Wie können Sie sich bestmöglich gegen diese Gefahren schützen?

  • 1. Sicherheitslösungen installieren (inklusive Firewall. Die Antiviren-Software muss unbedingt mit Browser- und Identitätsschutz erweitert werden).
  • 2. Netzwerken Sie vorsichtig – weniger ist meistens besser: Werfen Sie beim nächsten Log-in einfach mal einen Blick auf das eigene Profil. Nicht jeder Kontaktsuchende auf sozialen Netzwerken wie etwa Facebook möchte nur «der neue Freund werden». Im Netz gilt generell: Private Angaben wie E-Mail-Adresse, Telefonnummer oder Wohnort sollten im Internet nur eingeschränkt preisgegeben werden.
  • 3. Die richtige Passwort-Wahl:Hacker schauen gezielt nach und nutzen auch die Speicherung im Browserverlauf aus. Ein Passwort kann mithilfe spezieller Crackertools relativ leicht geknackt werden. Unsere Empfehlung: Ein Password-Safe, so muss man sich nur ein Passwort merken. Zusätzlich sollte der Browserverlauf auf «Automatisch löschen» eingestellt werden.

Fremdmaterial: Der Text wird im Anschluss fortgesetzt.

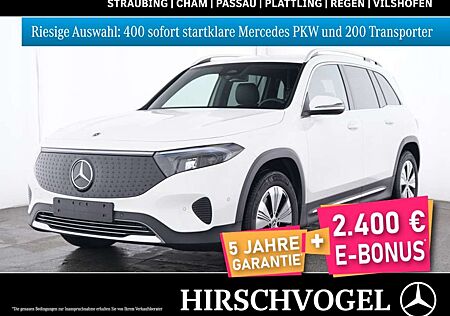 Mercedes-Benz EQB 300 4M Progressive+MBUX+Navi-Pr.+LED+Kam+PDC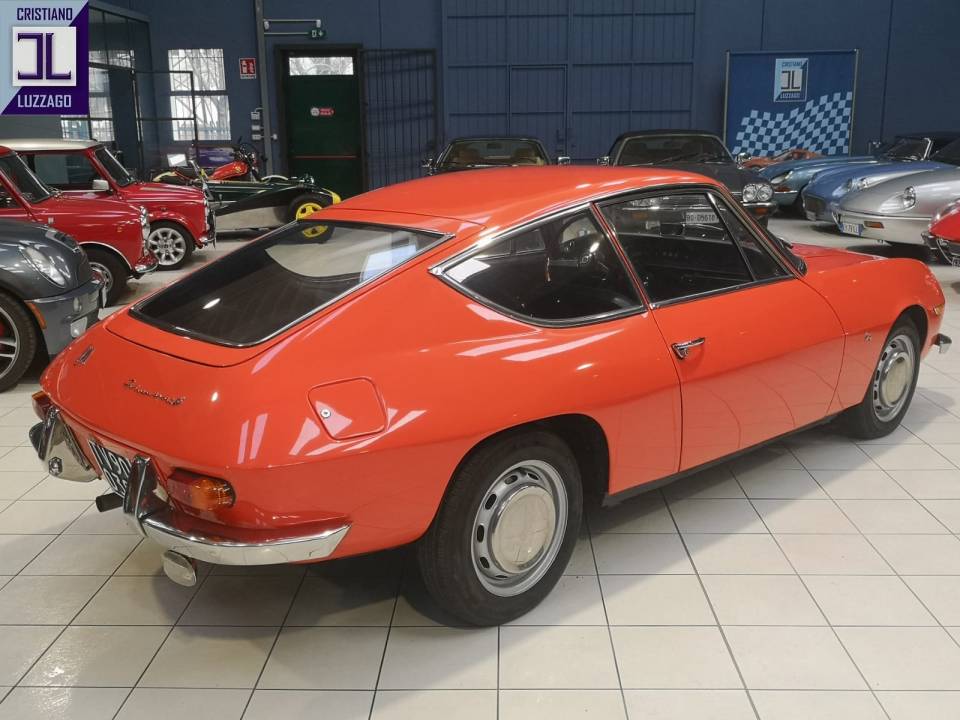 Immagine 11/45 di Lancia Fulvia Sport (Zagato) (1967)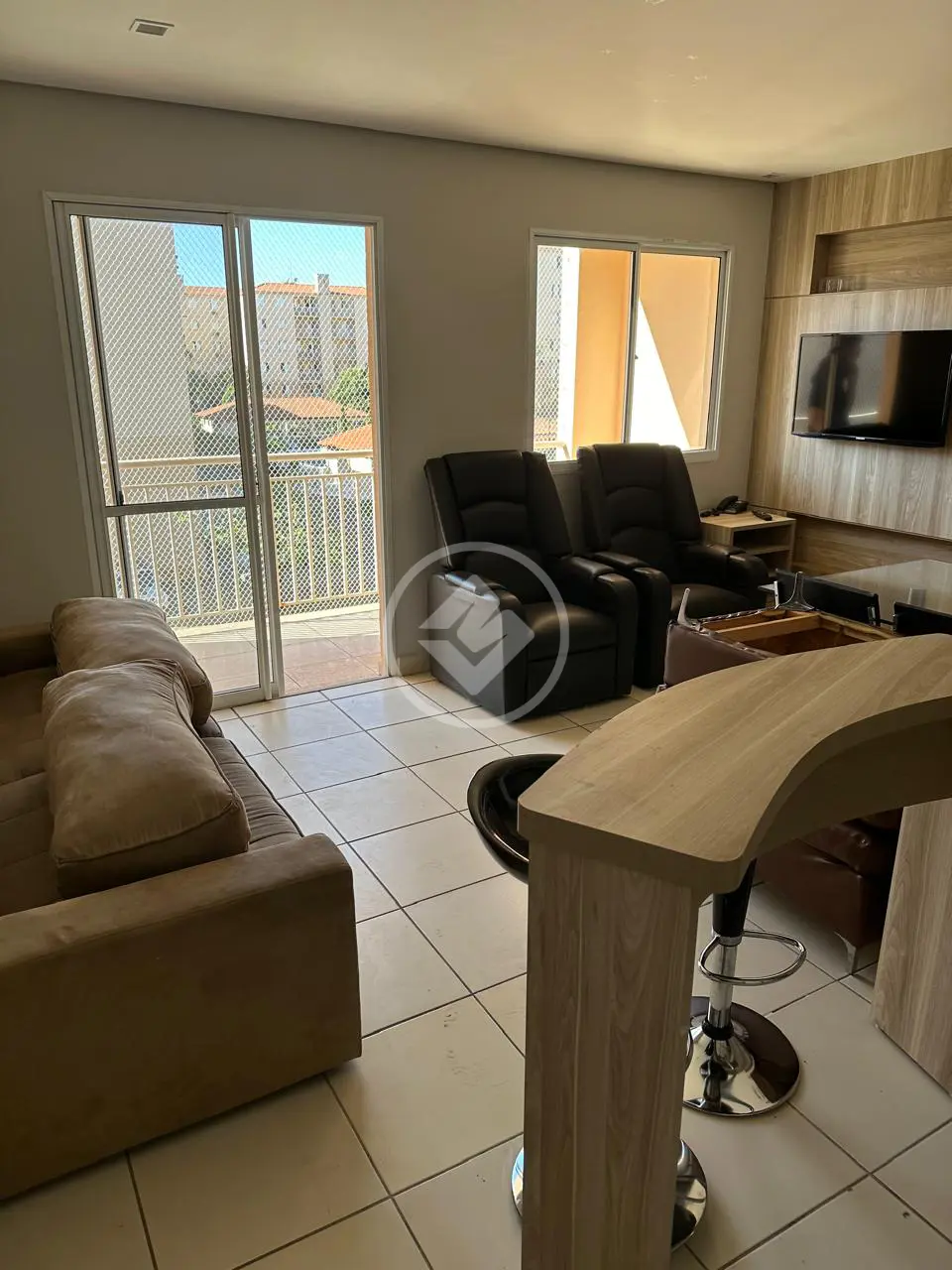 Apartamento SANTA MÔNICA, Uberlândia - MG — foto 2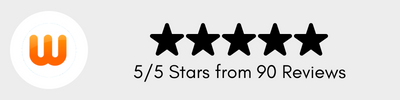 stars, womo review, black font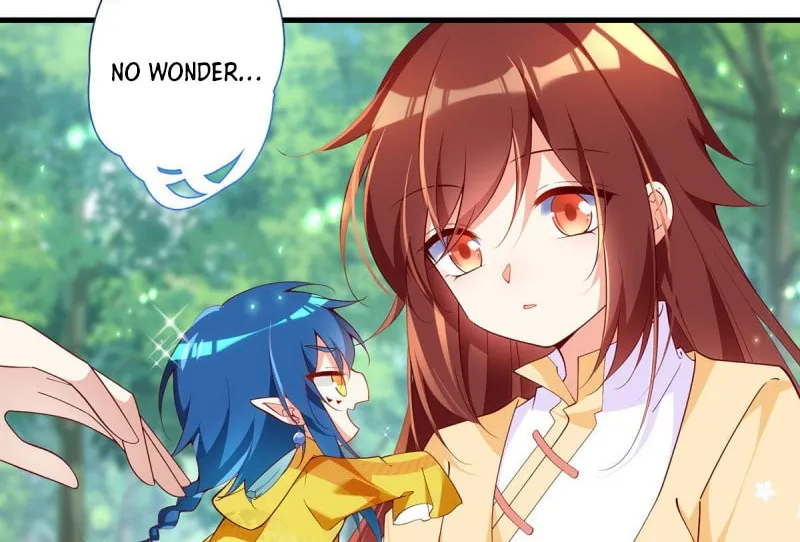 All Hail My Adorable Master (Colored) Chapter 297 page 7 - 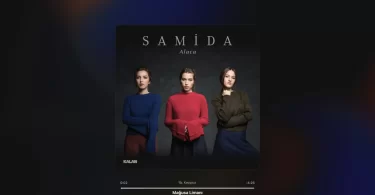 Samida - Mağusa Limanı Şarkı Sözleri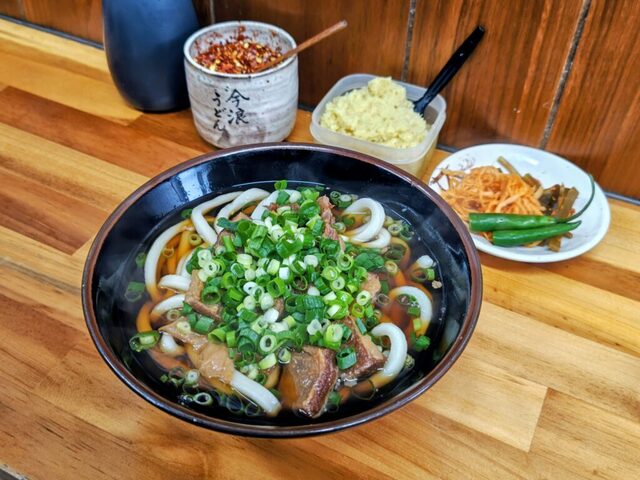 今浪うどん （いまなみうどん） - 北方/うどん | 食べログ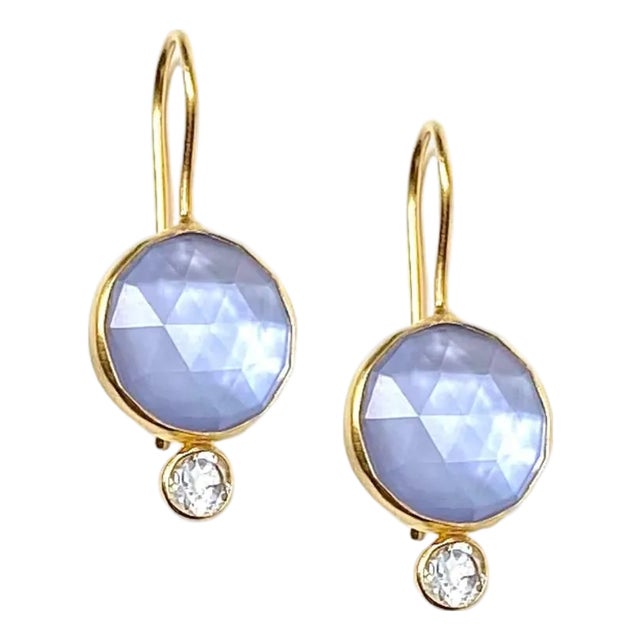 Very Peri Midi Earwire For Sale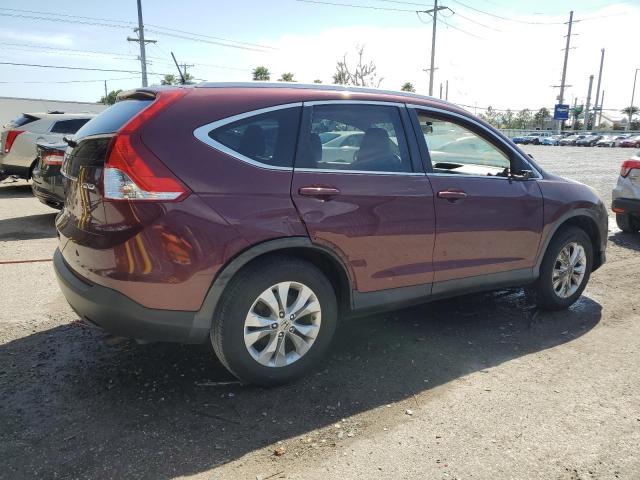 Photo 3 from auction – 2013 HONDA CR-V EXL with VIN 5J6RM4H75DL059077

  • 4. Vorsicht beim Online-Banking: Geben Sie Kreditkarten- oder Kontonummern immer nur dann preis, wenn die Seite verschlüsselt ist. Dies ist sichtbar am «htpps» im Browser Adressfeld oder am Schlosszeichen für «gesicherte Verbindung». Aufforderungen mit der Abfrage von Zugangsdaten, PIN und TAN niemals beantworten oder dem beigefügten Link folgen!
  • 5. Vorsicht bei «öffentlichen» Computern, beispielsweise in Internetcafés, Bars, Hotels oder am Flughafen: Kontonummern, Passwörter oder PIN hier niemals eingeben. Auf Online-Banking sollte hier grundsätzlich verzichtet werden. Das gilt auch für öffentliche WLAN-Netzwerke.